Finishing, Stain Systems The Color Wheel

Basic color theory and terms

The color wheel shows the relationship of the various colors to each other. By understanding this relationship, you will have a much easier time when it comes to mixing custom colors. You will know what colors to add together to get a different color, and what to use to cancel out certain colors.


Primary Colors

Red, Yellow, Blue


These three colors cannot be created by combining any other colors. All colors are derived from these three hues.


Secondary Colors

Green, Orange, Purple



Yellow‐Orange, Red‐Orange,
Red‐Purple, Blue‐Purple,
Blue‐Green, Yellow‐Green



The Language of Color

These are the terms that are used to describe color:


Hue is simply another name for a color.

Color Temperature

All colors are described as being warm or cool.
If you look at the color wheel, you will see that the colors on one side (red, orange, and yellow) are classified as warm colors. The colors on the opposite side of the wheel (green, blue, and violet) are cool colors. All colors have a bias towards either warm or cool.

Complementary Colors

Complementary colors are colors that are directly across from one another on the color wheel. Complementary colors always consist of a primary and a secondary color, or two tertiary colors. Complementary colors are always one warm and one cool. When placed next to each other, they have the effect of making each other look more intense (yellow/purple, blue/orange, and red/green).

Neutral Colors

Complementary colors placed next to each other make each other look more intense, however when you mix them they will

neutralize their intensity. This is a good way of darkening a color without adding black. It is also the way to make a whole range of browns. By mixing equal amounts of the two complementary colors and then adding varying amounts of white, you can make a whole range of grays.

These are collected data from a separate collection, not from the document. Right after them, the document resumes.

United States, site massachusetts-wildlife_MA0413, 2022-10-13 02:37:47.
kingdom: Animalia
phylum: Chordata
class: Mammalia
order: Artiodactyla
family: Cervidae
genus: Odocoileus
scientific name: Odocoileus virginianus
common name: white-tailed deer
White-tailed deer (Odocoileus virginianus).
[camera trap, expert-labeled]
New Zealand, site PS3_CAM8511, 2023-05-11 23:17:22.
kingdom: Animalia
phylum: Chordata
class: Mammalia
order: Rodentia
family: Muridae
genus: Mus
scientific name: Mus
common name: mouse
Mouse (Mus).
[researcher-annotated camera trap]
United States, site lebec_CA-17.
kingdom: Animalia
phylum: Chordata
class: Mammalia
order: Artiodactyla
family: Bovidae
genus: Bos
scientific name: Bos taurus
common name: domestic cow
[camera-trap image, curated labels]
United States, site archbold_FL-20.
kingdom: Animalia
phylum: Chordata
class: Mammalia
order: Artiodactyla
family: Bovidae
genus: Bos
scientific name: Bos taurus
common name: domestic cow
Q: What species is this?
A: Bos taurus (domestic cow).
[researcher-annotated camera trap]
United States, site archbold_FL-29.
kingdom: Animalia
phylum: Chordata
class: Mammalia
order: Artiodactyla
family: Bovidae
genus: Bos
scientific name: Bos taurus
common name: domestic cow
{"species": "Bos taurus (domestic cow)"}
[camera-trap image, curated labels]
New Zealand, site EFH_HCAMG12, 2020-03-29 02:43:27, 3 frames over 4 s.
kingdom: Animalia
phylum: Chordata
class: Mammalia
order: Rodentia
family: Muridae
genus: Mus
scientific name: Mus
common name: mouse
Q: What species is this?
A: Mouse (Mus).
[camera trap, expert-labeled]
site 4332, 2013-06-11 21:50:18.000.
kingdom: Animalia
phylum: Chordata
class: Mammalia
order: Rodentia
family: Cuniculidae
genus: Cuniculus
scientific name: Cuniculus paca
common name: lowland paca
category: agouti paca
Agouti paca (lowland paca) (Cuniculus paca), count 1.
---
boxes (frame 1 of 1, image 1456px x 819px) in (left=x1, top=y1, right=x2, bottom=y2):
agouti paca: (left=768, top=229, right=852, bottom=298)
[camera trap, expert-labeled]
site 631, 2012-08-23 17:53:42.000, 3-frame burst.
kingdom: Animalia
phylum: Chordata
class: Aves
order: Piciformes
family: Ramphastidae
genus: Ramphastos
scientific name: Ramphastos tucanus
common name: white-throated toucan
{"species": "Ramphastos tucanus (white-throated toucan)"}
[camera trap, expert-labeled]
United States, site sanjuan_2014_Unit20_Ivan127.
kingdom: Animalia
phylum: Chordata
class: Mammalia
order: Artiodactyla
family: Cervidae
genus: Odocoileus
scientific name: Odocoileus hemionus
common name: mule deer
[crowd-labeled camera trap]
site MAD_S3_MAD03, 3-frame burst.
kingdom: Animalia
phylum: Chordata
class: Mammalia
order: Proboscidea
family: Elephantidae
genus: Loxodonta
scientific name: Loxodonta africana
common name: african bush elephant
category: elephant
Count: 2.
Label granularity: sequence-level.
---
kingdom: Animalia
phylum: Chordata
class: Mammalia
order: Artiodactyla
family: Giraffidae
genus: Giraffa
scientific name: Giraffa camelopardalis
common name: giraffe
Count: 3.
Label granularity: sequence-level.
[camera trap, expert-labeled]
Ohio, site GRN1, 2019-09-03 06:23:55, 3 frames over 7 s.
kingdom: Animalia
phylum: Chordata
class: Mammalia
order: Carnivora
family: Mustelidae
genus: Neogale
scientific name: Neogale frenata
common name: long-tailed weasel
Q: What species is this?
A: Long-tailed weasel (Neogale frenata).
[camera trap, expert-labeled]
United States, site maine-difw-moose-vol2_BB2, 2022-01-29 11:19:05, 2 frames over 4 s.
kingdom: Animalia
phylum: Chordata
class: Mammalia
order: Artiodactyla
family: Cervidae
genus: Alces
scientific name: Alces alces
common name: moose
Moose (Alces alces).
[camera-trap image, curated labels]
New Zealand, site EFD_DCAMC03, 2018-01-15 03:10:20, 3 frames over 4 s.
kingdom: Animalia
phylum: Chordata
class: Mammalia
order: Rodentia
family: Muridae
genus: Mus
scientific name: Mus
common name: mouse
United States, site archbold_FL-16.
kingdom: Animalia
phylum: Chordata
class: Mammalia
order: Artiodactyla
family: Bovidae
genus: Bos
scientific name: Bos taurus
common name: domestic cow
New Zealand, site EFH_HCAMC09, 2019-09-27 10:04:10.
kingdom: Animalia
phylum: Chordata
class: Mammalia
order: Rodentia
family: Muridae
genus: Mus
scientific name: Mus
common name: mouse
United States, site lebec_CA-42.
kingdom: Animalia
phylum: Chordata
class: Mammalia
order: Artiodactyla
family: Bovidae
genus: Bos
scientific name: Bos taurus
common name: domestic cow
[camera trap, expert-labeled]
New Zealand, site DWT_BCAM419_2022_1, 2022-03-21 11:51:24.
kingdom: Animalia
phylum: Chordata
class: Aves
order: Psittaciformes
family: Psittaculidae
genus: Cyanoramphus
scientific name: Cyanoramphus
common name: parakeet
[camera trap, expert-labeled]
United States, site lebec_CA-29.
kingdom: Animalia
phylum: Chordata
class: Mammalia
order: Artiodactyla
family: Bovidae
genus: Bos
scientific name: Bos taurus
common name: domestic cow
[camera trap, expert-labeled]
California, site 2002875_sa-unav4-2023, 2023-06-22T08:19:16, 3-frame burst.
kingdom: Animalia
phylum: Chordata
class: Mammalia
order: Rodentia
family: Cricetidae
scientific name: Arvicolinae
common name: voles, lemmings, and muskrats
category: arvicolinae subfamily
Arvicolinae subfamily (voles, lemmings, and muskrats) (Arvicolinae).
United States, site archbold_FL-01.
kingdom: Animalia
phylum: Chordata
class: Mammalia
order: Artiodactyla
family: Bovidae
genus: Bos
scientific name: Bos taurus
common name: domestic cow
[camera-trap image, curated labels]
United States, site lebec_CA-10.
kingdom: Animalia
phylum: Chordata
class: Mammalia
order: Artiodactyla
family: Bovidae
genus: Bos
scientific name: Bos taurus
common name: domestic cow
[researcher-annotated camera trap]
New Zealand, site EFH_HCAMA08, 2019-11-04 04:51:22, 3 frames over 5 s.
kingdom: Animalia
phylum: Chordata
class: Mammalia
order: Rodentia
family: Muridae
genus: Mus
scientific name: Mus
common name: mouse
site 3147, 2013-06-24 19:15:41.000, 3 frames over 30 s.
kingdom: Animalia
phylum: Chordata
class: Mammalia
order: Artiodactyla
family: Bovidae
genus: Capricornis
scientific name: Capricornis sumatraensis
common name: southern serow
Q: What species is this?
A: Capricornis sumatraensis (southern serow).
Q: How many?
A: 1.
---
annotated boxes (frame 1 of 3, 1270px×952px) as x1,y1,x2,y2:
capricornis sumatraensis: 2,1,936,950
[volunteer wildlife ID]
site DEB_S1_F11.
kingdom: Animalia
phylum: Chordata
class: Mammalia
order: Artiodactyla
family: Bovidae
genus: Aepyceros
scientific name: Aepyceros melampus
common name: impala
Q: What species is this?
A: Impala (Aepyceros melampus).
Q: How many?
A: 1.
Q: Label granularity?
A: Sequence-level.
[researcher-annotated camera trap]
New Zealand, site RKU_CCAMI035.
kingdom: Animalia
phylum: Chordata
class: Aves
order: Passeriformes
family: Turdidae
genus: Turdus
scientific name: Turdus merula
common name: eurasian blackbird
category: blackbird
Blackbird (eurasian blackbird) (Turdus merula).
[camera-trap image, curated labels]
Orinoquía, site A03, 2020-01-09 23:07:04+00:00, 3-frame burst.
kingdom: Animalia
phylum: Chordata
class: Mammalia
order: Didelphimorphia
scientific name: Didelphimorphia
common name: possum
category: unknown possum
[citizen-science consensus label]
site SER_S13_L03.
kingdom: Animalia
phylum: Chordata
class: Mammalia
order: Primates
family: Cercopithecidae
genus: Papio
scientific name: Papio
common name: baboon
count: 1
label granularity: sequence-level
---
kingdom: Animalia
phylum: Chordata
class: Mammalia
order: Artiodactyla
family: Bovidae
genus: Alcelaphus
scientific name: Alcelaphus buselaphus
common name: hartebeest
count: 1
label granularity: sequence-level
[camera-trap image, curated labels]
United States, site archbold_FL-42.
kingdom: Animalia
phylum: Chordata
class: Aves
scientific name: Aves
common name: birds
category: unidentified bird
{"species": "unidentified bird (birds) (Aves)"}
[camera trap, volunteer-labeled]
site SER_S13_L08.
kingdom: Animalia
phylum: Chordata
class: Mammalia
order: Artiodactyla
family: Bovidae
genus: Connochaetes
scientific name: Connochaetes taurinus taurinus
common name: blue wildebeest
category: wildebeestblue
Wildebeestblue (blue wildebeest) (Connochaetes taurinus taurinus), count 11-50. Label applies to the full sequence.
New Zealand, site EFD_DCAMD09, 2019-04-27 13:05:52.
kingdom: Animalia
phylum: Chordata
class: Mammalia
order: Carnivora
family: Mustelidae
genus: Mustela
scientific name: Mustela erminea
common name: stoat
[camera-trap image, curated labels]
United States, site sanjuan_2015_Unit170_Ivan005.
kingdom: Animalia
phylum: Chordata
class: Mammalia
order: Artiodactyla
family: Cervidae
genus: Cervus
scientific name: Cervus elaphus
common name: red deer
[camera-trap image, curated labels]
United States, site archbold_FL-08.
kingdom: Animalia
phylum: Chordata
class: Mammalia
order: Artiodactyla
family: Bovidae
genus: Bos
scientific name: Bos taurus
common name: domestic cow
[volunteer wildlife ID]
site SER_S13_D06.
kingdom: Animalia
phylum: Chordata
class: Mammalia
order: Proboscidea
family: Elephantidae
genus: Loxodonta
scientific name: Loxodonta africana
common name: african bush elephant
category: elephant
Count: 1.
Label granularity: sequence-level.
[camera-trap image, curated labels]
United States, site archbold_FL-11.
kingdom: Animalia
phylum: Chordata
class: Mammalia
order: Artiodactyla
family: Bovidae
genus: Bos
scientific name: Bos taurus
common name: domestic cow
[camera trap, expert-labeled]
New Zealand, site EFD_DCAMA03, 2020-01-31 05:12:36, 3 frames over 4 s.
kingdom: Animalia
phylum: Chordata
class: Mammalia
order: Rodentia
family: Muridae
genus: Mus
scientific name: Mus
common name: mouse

Tint is a color that is mixed with white. A tinted color can range from the original color, all the way to white.


A shade is a color that has been darkened by the addition of a dark color, like black or the color’s complementary color. The color is not altered dramatically, only darkened. A shade can range from the original color, all the way to black.


Value describes the lightness or darkness of a color. Yellow has a light value. Black has a dark value.


Intensity refers to the brightness or saturation of a color. A brilliant yellow and a deep rich blue are said to be intense or saturated. The intensity does not refer to value. The yellow is light in value whereas the blue is dark in value.

Tinting Strength

Tinting strength describes the degree to which a color will tint white. Phthalo Blue has a very high tinting strength, so you will need to add very little to tint white. Organic Yellow has a low tint strength and requires that you add a larger amount to tint white.


Complementary colors mixed together will neutralize each other.